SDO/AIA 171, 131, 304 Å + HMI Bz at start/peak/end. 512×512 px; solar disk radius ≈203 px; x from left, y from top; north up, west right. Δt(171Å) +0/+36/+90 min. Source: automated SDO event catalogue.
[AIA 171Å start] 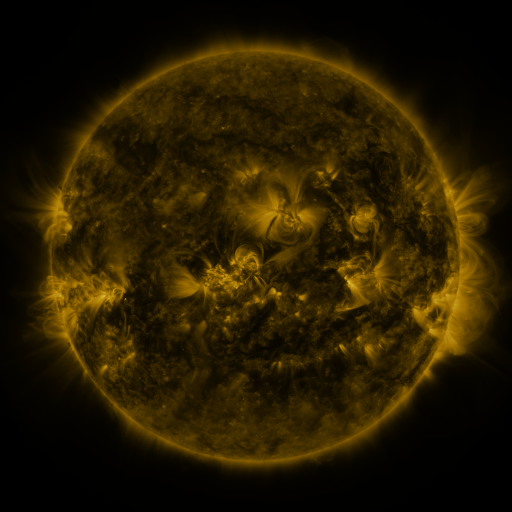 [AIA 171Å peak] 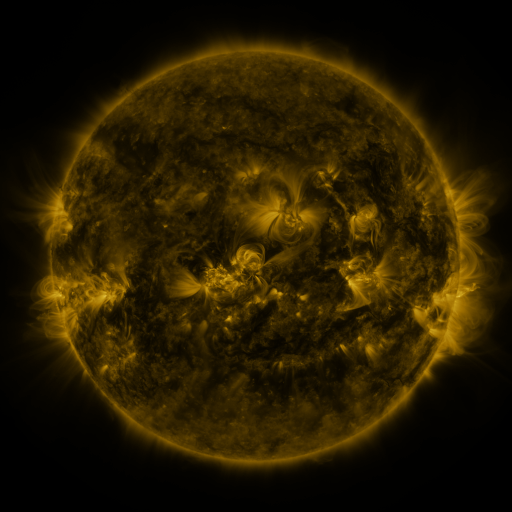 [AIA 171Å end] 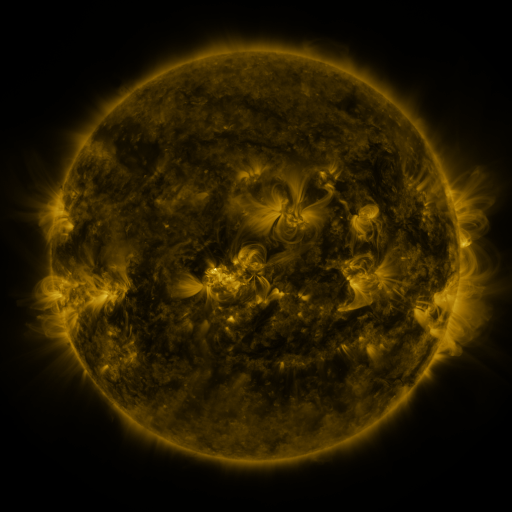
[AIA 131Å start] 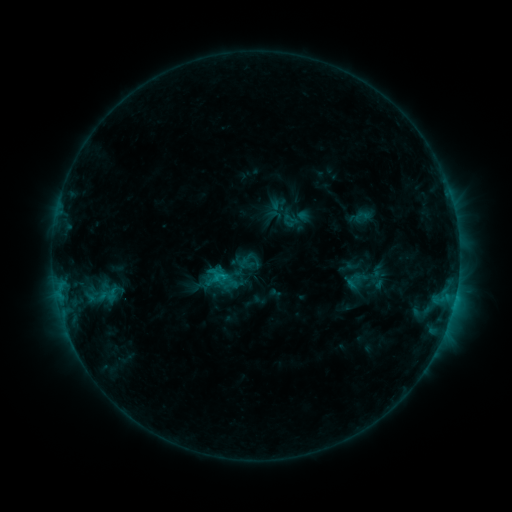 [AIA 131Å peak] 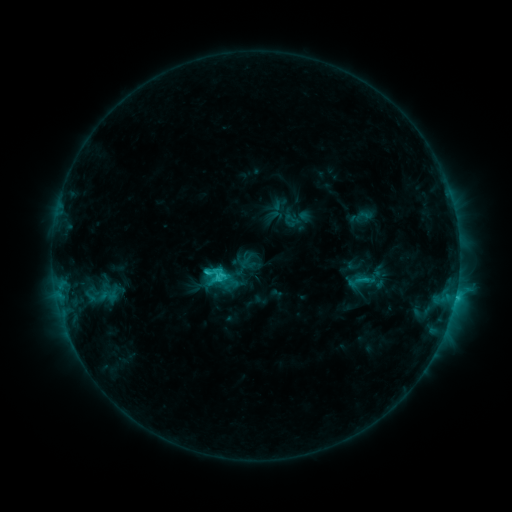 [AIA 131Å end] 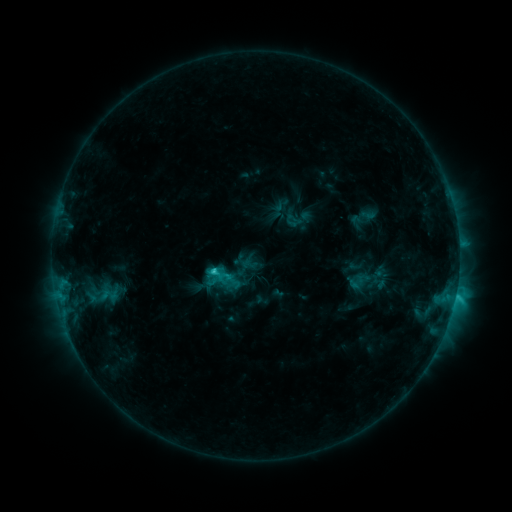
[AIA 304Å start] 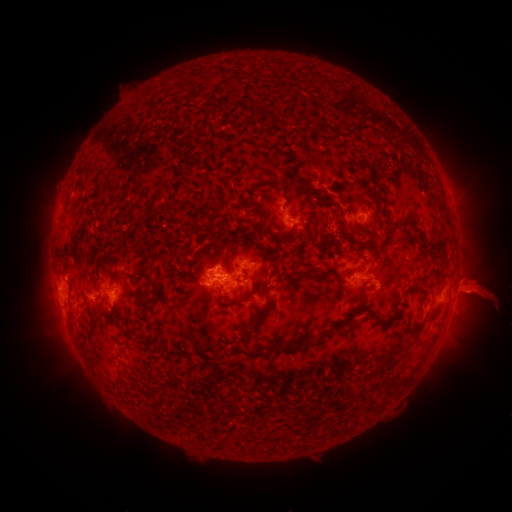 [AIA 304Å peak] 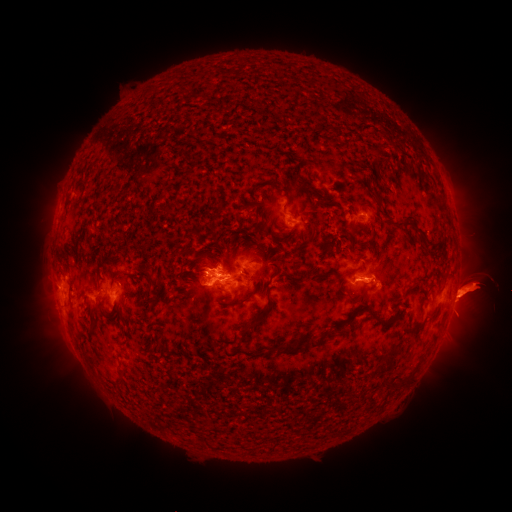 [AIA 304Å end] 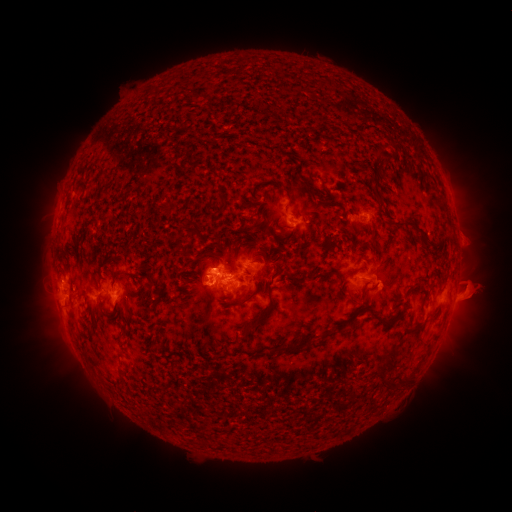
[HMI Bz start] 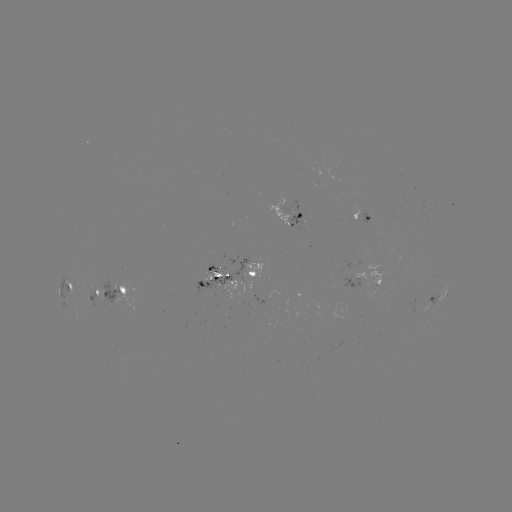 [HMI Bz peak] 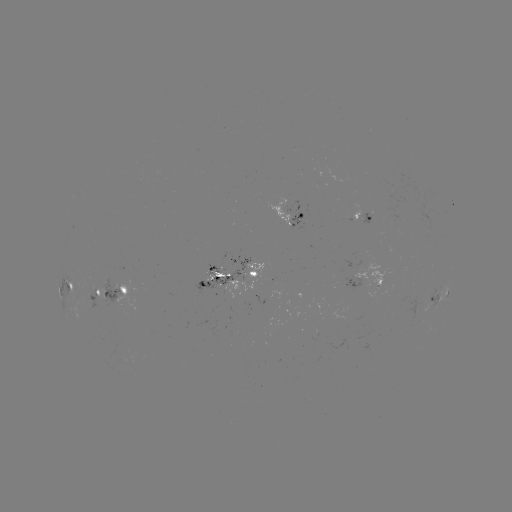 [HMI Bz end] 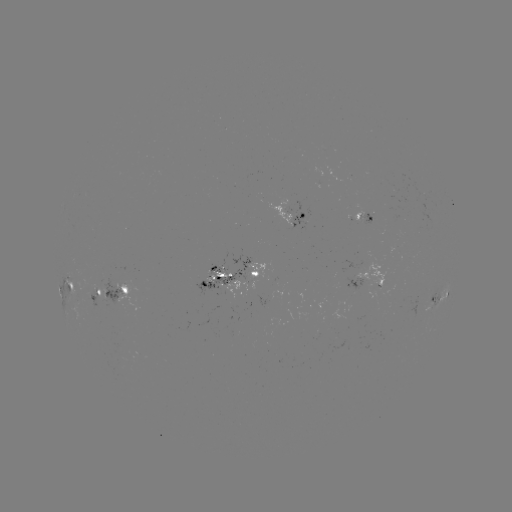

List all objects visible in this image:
C4.1 flare: (207, 272)
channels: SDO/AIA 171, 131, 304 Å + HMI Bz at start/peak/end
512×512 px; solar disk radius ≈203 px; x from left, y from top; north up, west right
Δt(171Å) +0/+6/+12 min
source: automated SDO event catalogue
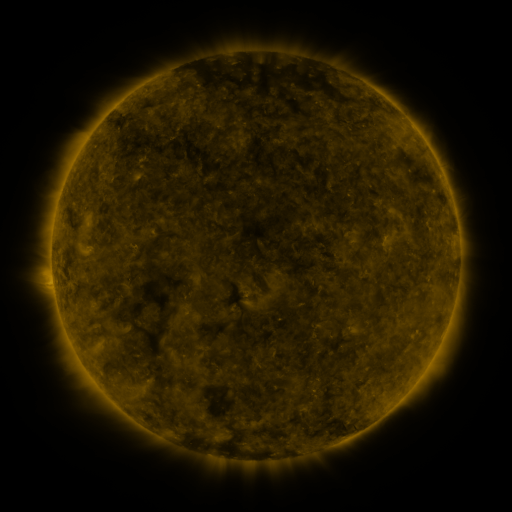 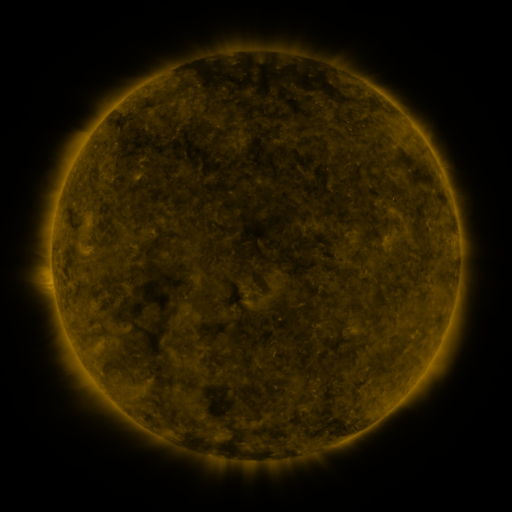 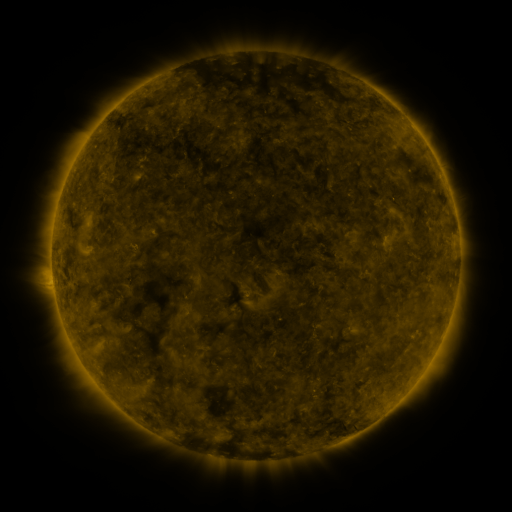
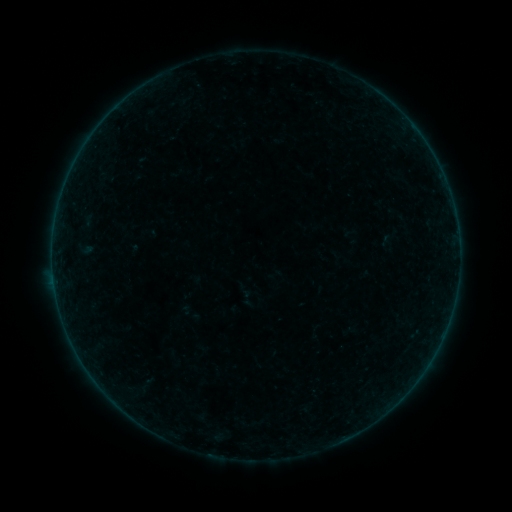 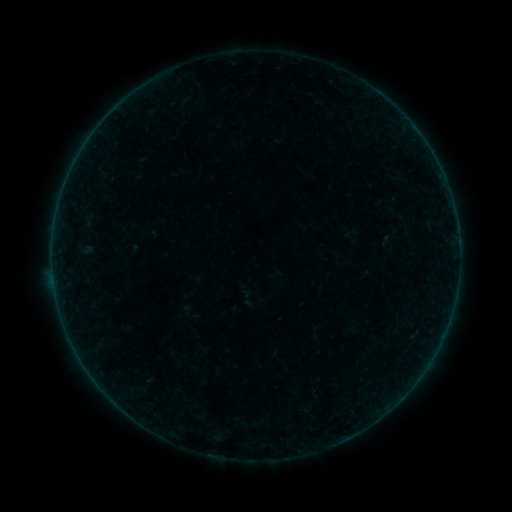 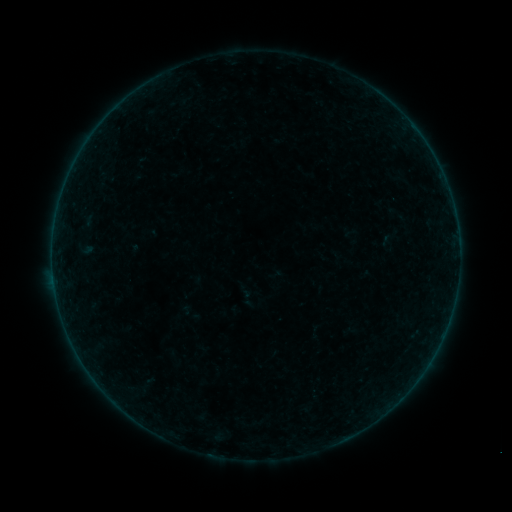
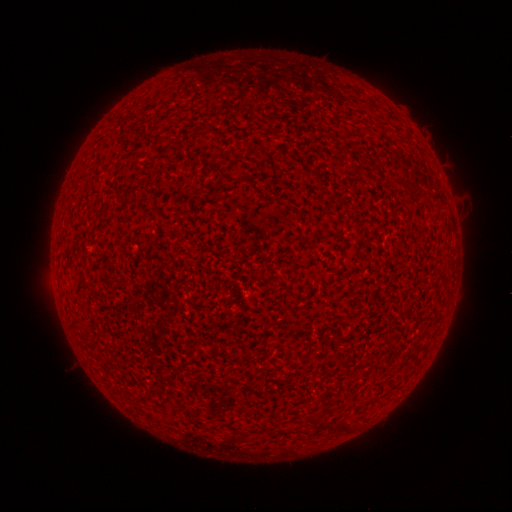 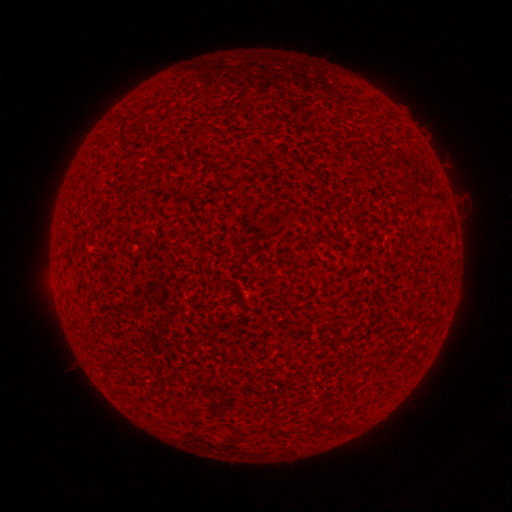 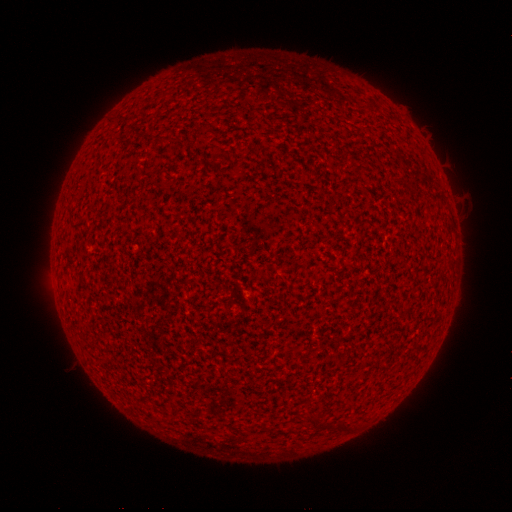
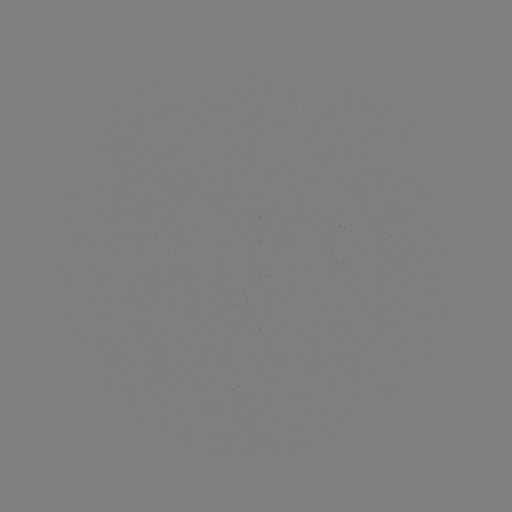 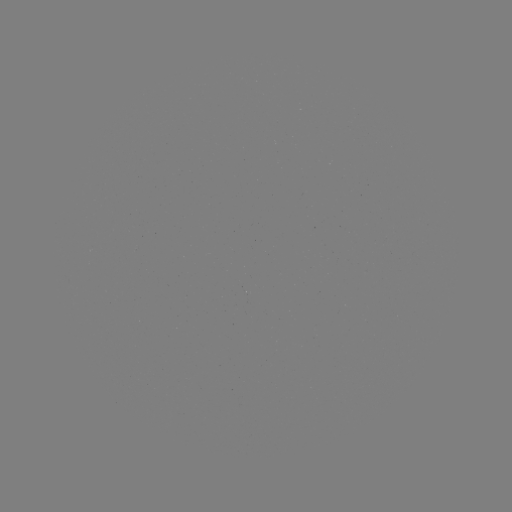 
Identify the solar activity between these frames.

→ **What to work on**
Scan the material above. Extract every line in which the word "right" occurs.

→ **Output of the exercise**
SDO/AIA 171, 131, 304 Å + HMI Bz at start/peak/end. 512×512 px; solar disk radius ≈203 px; x from left, y from top; north up, west right. Δt(171Å) +0/+36/+90 min. Source: automated SDO event catalogue.
512×512 px; solar disk radius ≈203 px; x from left, y from top; north up, west right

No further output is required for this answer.